Animefringe Reviews:
Vagabond Vol.3
By Patrick King

Shinmen Takezo and his friend, Hon'iden Matahachi, simply wanted to gain honor and glory. As young men, they decided the best way to do so would be to take sides when Tokugawa Ieyasu attempted to overthrow the rule established by Oda Nobunaga and his followers. Unfortunately for Matahachi and Takezo, they chose the wrong side. When they returned to consciousness following the bloody battle of Sekigahara, they awoke wanted men.

The previous two volumes of Vagabond explain how Takezo and Matahachi escaped the patrols of the newly established Tokugawa Shogunate in a desperate attempt to return to their home village of Miyamoto. However, while hiding at the estate of a middle-aged widow, Matahachi realizes he doesn't want to return home, so Takezo ventures on alone. Trying to get home as fast as possible, Takezo kills a number of men patrolling the borders between towns, and things become more complex. Eventually, Takezo becomes a fugitive from his own village, and evades capture until Otsu, Matahachi's fiancee, lulls the savage brute back to civilization. Enraged at his actions, the town attempts to kill Takezo by hanging him from a tree for several days. Otsu, pained by the consequences of her actions, helps Takezo escape from his fate. Book three begins with the figurative death of Takezo, and the birth of Musashi.

What I find somewhat odd about this adaptation of Yoshikawa's novel is that many key scenes are missing from this part of Musashi's history. In the original work, Takezo is given his new name (Miyamoto Musashi, so he will remember where he came from) and then is imprisoned in small room with only books to keep him company. He is told that the room is only a prison if he makes it a prison, for within the books Musashi can find true freedom. For three years, Musashi studies in his cell, tempering his animalistic nature while he discovers the true Art of War. This pivotal formative experience in the legendary sword-saint's live is inexplicably absent from Inoue's manga. Up until this point, I was supremely satisfied with the retelling of events, but I find this omission rather unsettling.

Also absent from this retelling is the strong love that blooms between Otsu and the newly humanized Musashi. In the novel, Otsu waits for Musashi the entire three years of his incarceration, hoping to live the rest of her life with him. In volume three of the manga, she simply vanishes after the first page. But that's enough of the variation between this and the source material. In this version, Musashi sets out to become a great swordsman. His first stop is at the school of Yoshioka Kempo. Essentially, Musashi assumes that all he needs to do to prove his worth is to take on each fighting style, dojo by dojo, and emerge the victor. This is just the beginning of his quest...
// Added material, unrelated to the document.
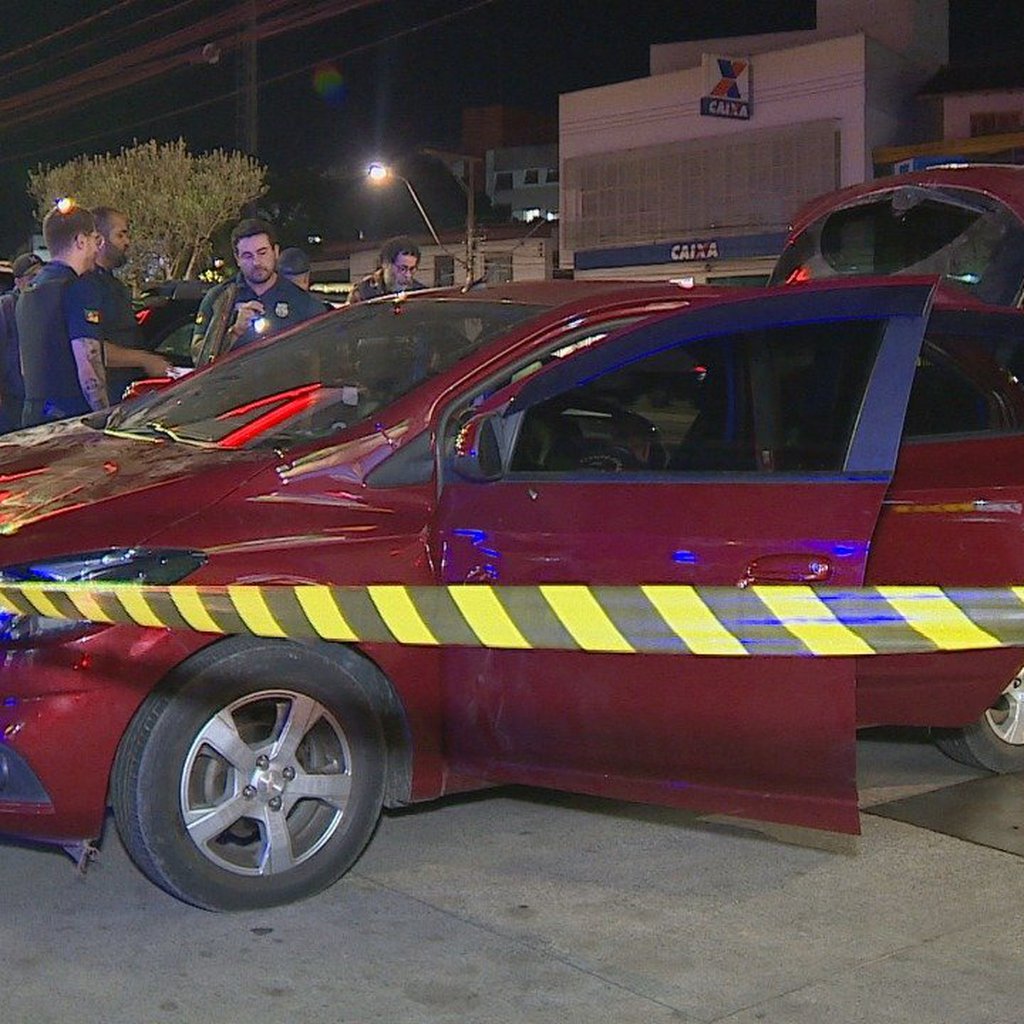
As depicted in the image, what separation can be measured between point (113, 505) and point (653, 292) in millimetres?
1721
Aside from the complaints about the changes in content, this remains a fantastic work of art. Inoue captures Musashi's fatalistic attitude with supreme skill. Characters remain unique, backgrounds are fully realized and authentic, and there are some color pages thrown in for good measure. This is easily one of the best looking manga I've ever read. Some people were wondering how it compares to Blade of the Immortal, and I'd have to say I prefer this style more. While Blade of the Immortal is beautiful in its own right, it's not drawn with the same precision, and tends to seem less focused. That's not a bad thing for that particular story, but for Musashi, Inoue's talents are easy to appreciate.

Another positive trait of this edition is the top-notch production quality. It's a right-left manga, sold at a lower than average price, and there's nary a typographical or grammatical error to be found. Over all, as previous editions in this series (and contrary to what we can usually expect from Viz, which tend to be left-right and more expensive) this is how manga should be sold. The only technical complaint I'd have deals with the long waits between issues of successive volumes, but if the quality of the work is going to be this good consistently, then I don't mind waiting.

Overall, this is a great historical manga for those of you who want a break from supernatural, science fiction, or fantasy comics. There are some genuinely funny moments here, but more than anything Musashi is an epic drama that shows what happens when man tries to reach his potential. Changes and omissions notwithstanding, I still look forward to this visual depiction of the life of one of Japan's most beloved and influential historical figures.